Letter From New York 12 15 14 Terrorists or madmen…

Last night, my friends Lionel and Pierre came over for dinner – asparagus soup, mashed sweet potatoes, baked squash and a sirloin fresh from the farmer’s market. We were just into the soup course when his phone made a noise; a news alert was coming in.

The alert was that hostages had been taken in Sydney, a drama that would be played out into the morning today. Lionel is from Sydney originally and he excused himself to phone his family to make sure none were involved. All were accounted for and far from the scene.

I arrived in New York this morning and went into the Acela Club at Penn Station as I had a bit of time before I was to meet my friend Mary Dickey for lunch. My arrival at the Acela Club coincided with the moment that the Sydney police stormed the café and I watched events unfold, live and in real time.

It seemed a bit surreal, to be seated in the Acela Club, sipping a coffee, while half a world away this drama was being acted out, in a city I once knew fairly well and which I loved.

Little was known at the time and much is yet to be revealed, even though the crisis is over. There are two dead plus the gunman, an individual who identified himself as a Muslim cleric. He had some of the hostages hold up what appeared to be a black and white Islamic flag in the windows of the Lindt Chocolate Café, an unlikely seeming place for a hostage crisis.

Turns out he was quite the fellow, this Man Haron Monis. He had served community service time for pleading guilty to sending threatening letters to the families of dead Australian soldiers, calling the deceased “child killers.” He called himself a spiritual healer and had allegedly sexually abused some of those he was supposed to be healing and it seems that he was being linked to the murder of an ex-wife. He apparently had no religious training.

A website by Monis or his supporters claim that all the allegations were trumped up.

Some believe he was committing suicide by police, a thing not unheard of. He certainly seemed to have gotten the attention he wanted. From what I can gather, it’s believed in Sydney that he wasn’t really a terrorist but a deranged man.

Whatever the truth, two innocent people are dead.

In a gesture that was affecting, citizens of Sydney began a twitter campaign to combat a potential Muslim backlash. #illridewithyou was the campaign’s hashtag, offering to ride with Muslims needing to get around Sydney on public transportation. It has since gone viral. It seems very Australian.

RECORD EXTRACTS:

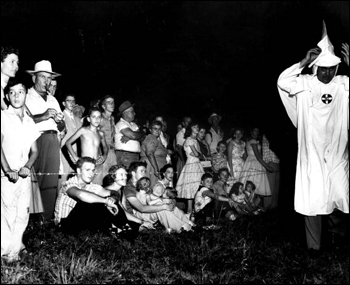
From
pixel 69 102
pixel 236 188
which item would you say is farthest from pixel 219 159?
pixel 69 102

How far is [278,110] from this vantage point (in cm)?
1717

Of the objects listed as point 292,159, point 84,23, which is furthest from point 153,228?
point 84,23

* * *

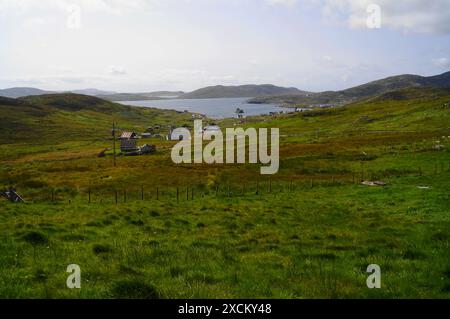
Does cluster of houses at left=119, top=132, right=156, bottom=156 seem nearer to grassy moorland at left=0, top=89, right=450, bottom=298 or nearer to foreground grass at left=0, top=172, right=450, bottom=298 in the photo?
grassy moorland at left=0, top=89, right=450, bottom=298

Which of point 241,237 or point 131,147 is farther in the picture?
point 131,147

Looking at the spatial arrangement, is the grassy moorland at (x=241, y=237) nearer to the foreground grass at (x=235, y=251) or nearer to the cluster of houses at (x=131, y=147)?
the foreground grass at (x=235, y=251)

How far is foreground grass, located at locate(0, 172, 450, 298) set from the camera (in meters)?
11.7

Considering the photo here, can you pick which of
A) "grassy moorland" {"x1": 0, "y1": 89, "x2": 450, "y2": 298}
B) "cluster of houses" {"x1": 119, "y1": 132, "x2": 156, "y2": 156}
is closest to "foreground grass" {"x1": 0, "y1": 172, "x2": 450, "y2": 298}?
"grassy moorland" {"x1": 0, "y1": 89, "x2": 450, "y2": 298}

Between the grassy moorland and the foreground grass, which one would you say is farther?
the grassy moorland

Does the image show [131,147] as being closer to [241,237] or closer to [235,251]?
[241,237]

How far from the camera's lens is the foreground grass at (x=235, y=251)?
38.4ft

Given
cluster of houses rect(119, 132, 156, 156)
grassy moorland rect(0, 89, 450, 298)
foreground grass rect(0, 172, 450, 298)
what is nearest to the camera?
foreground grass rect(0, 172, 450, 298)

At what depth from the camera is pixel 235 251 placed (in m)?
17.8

EXERCISES TO COMPLETE:
A. In the letter from New York, what hashtag did the Sydney residents' Twitter campaign use?
B. Quote the stretch of the letter from New York from "Little was known" through "were trumped up.".

SOLUTIONS TO THE EXERCISE:
A. #illridewithyou

B.
Little was known at the time and much is yet to be revealed, even though the crisis is over. There are two dead plus the gunman, an individual who identified himself as a Muslim cleric. He had some of the hostages hold up what appeared to be a black and white Islamic flag in the windows of the Lindt Chocolate Café, an unlikely seeming place for a hostage crisis.

Turns out he was quite the fellow, this Man Haron Monis. He had served community service time for pleading guilty to sending threatening letters to the families of dead Australian soldiers, calling the deceased “child killers.” He called himself a spiritual healer and had allegedly sexually abused some of those he was supposed to be healing and it seems that he was being linked to the murder of an ex-wife. He apparently had no religious training.

A website by Monis or his supporters claim that all the allegations were trumped up.